Recordo-me perfeitamente do rebentamento da “bomba”, quando há uns anos atrás a comunicação social denunciava os abusos sexuais de crianças da Casa Pia, acusando figuras públicas de estarem por detrás destes crimes hediondos. Carlos Cruz fora preso preventivamente por, na óptica do juiz, haver fortes indícios da prática de crime.

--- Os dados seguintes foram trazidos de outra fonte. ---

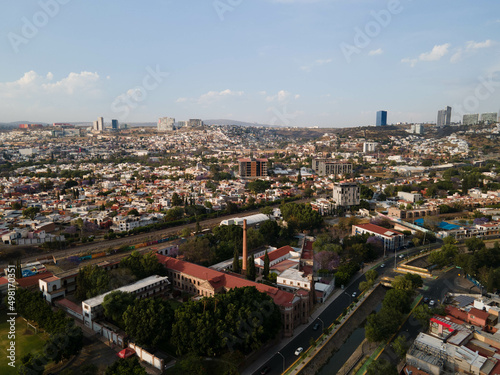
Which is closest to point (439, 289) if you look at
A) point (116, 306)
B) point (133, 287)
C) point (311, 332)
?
point (311, 332)

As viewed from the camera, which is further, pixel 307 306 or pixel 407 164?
pixel 407 164

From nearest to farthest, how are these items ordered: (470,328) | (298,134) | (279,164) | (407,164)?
(470,328)
(407,164)
(279,164)
(298,134)

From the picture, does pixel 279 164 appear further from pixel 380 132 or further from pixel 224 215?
pixel 380 132

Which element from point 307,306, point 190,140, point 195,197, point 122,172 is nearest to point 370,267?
point 307,306

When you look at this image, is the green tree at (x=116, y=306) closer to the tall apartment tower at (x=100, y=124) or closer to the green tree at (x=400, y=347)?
the green tree at (x=400, y=347)

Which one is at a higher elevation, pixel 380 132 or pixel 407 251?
pixel 380 132

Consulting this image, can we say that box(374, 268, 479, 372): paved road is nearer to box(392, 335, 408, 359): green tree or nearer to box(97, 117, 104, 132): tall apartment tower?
box(392, 335, 408, 359): green tree
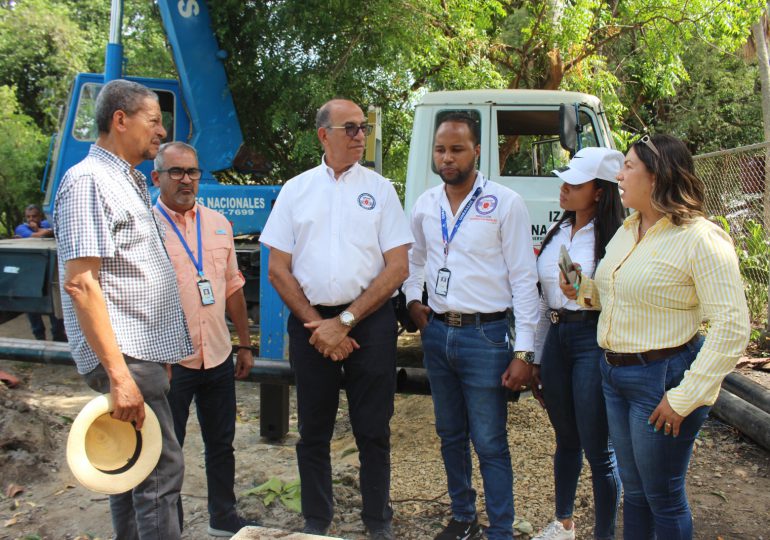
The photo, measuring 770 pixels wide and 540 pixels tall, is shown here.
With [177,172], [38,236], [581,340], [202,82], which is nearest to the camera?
[581,340]

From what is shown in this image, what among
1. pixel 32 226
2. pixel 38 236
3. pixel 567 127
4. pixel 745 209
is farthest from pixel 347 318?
pixel 32 226

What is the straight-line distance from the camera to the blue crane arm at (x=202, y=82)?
730cm

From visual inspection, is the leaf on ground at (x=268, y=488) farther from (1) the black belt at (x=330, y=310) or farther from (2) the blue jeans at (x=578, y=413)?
(2) the blue jeans at (x=578, y=413)

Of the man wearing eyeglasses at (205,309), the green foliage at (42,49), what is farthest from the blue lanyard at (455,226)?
the green foliage at (42,49)

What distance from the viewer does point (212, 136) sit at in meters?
7.49

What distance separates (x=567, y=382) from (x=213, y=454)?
1.70 metres

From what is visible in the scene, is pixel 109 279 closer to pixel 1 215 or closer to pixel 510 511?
pixel 510 511

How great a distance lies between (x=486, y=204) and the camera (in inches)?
115

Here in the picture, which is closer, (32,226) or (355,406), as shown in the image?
(355,406)

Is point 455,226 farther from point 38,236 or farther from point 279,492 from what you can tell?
point 38,236

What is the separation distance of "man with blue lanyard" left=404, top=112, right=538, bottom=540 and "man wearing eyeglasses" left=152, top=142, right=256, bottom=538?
3.21ft

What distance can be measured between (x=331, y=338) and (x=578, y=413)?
1084mm

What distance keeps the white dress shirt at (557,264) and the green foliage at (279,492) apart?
5.19 feet

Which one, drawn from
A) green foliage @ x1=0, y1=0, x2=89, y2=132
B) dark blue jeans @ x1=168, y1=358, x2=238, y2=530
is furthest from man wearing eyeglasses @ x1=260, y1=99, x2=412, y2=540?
green foliage @ x1=0, y1=0, x2=89, y2=132
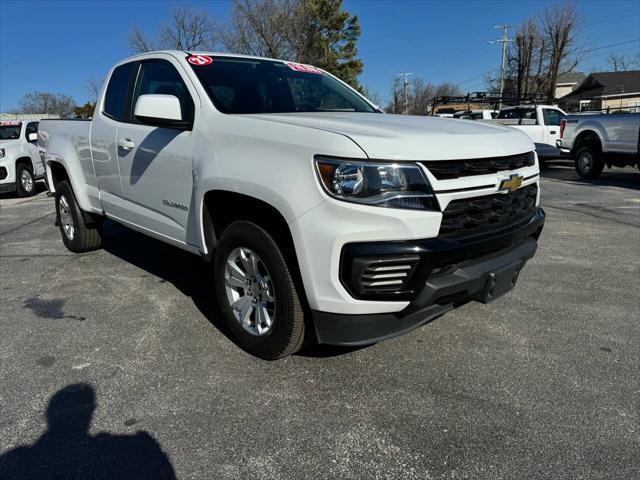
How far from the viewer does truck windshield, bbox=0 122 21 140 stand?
38.8ft

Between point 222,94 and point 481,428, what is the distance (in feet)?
8.42

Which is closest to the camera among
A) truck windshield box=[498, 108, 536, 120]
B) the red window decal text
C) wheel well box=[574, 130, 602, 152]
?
the red window decal text

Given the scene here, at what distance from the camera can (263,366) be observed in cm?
297

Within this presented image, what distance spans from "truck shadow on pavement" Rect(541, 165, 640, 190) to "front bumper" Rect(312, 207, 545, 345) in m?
9.92

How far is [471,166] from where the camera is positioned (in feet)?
8.39

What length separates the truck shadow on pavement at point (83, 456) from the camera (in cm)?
212

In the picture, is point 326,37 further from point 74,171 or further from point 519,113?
point 74,171

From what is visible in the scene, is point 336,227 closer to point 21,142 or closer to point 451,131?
point 451,131

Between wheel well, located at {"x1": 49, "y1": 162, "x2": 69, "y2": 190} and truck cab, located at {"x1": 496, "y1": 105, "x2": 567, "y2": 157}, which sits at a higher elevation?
truck cab, located at {"x1": 496, "y1": 105, "x2": 567, "y2": 157}

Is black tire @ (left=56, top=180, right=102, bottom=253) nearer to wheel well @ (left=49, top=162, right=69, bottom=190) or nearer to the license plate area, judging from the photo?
wheel well @ (left=49, top=162, right=69, bottom=190)


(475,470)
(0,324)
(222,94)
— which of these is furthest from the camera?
(0,324)

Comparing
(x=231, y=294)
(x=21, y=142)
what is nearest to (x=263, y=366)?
(x=231, y=294)

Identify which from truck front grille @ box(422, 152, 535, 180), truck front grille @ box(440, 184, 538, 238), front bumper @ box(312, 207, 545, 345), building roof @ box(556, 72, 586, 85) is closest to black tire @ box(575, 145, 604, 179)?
truck front grille @ box(440, 184, 538, 238)

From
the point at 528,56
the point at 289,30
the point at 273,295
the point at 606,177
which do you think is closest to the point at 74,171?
the point at 273,295
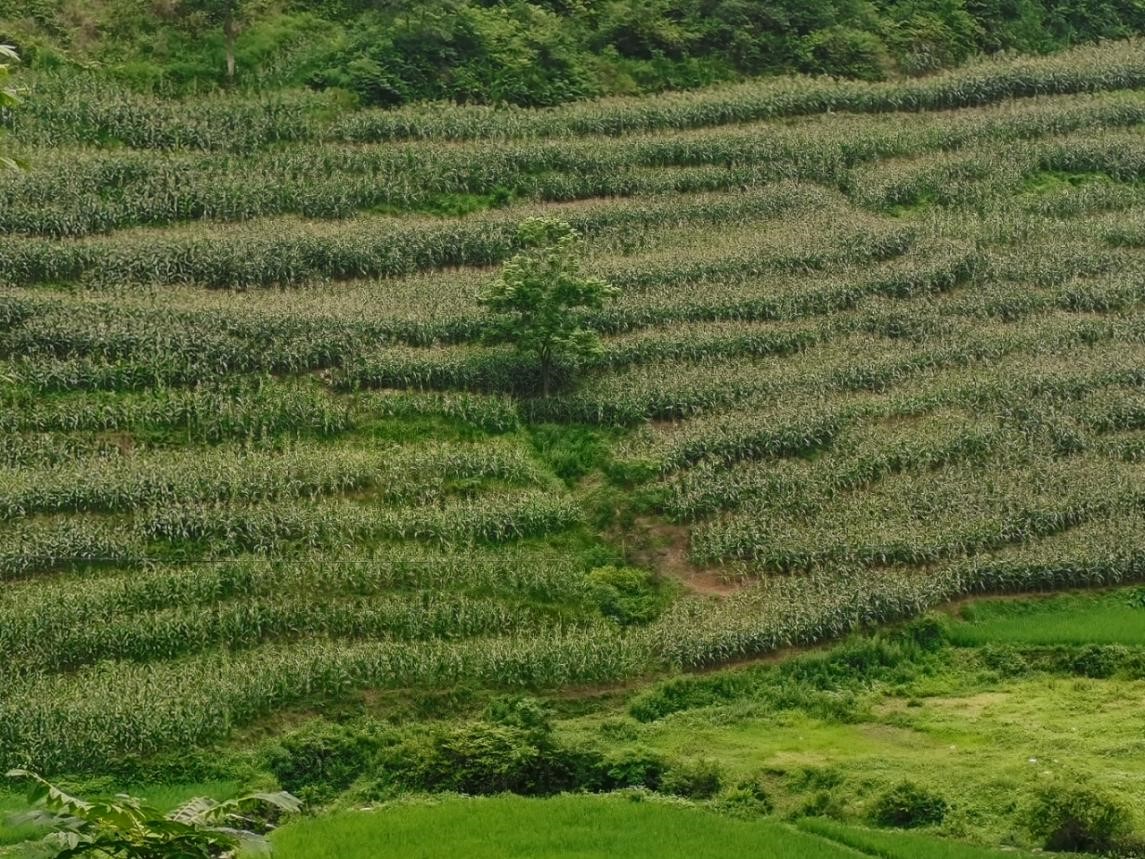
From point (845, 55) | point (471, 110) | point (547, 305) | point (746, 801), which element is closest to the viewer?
point (746, 801)

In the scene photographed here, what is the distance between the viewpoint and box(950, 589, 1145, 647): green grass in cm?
3534

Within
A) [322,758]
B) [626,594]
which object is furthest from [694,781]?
[626,594]

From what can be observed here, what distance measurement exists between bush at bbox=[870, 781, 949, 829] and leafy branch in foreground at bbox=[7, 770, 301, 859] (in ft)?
59.1

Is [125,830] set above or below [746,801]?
above

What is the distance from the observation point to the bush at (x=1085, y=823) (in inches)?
1038

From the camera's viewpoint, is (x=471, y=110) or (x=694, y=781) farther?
(x=471, y=110)

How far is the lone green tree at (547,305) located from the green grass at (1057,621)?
10893 millimetres

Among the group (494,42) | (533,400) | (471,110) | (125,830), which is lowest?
(533,400)

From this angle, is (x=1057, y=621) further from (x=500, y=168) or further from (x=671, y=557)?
(x=500, y=168)

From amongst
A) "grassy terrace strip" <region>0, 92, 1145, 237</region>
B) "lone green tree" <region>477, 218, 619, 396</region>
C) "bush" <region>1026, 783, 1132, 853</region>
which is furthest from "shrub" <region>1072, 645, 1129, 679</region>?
"grassy terrace strip" <region>0, 92, 1145, 237</region>

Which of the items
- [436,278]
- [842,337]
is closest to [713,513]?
→ [842,337]

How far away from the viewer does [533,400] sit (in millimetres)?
42250

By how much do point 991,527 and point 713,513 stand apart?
582 centimetres

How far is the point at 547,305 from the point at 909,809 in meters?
17.2
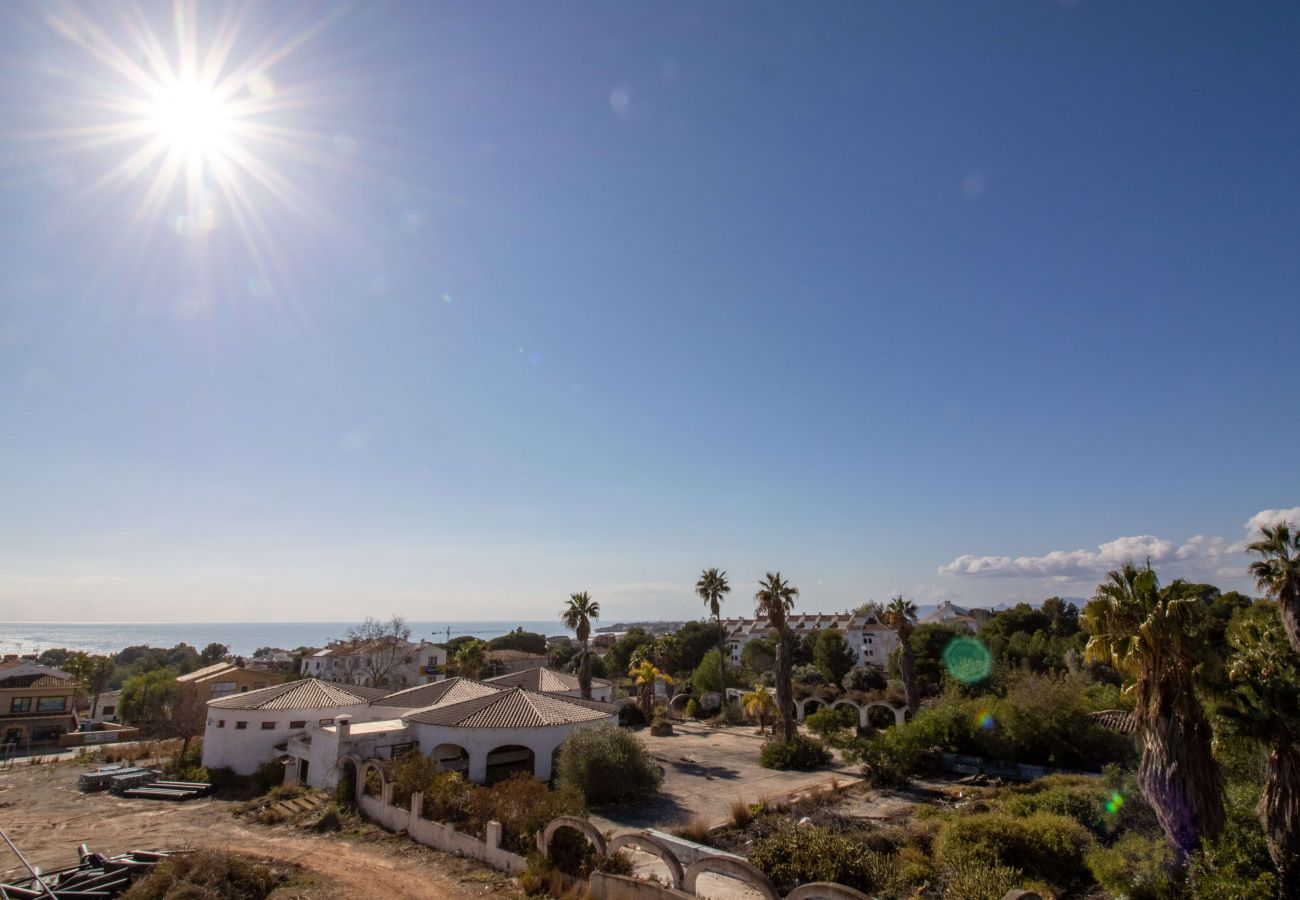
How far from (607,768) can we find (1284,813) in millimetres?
20474

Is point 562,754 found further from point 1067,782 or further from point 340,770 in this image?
point 1067,782

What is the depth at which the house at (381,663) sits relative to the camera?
69.0m

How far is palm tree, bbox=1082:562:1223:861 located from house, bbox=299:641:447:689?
59470 millimetres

Lembro-me que, não obstante estes fortes indícios, se reuniram num almoço organizado por Fialho Gouveia, para demonstrarem solidariedade com o senhor, centenas de figuras públicas, das quais se destacavam: o maestro António Vitorino de Almeida, os cantores Rui Veloso, Paulo Gonzo e Paco Bandeira, os actores Raul Solnado e Marina Mota, a economista Helena Sacadura Cabral, os jornalistas Fernando Dacosta e Adelino Gomes, o criminologista Francisco Moita Flores e o ex-presidente da RTP e da Portugal Global João Carlos Silva.

Confesso que na altura fiquei perplexo com esta iniciativa, porque todos aqueles senhores não sabiam de forma alguma se estavam a apoiar um inocente ou um criminoso. Vamos pela pior das hipóteses: e se for um criminoso, não estará a ser precipitado este apoio? Toda esta farsa cheira-me a pressão sobre a justiça. Isto pensei eu. O tempo o dirá, continuei a pensar.

Agora que o dito senhor foi condenado, gostava de saber o que vai na cabeça dos solidários de quem pratica crimes destes… ou não acreditamos na justiça? Será que ela só é justa quando pune os miseráveis?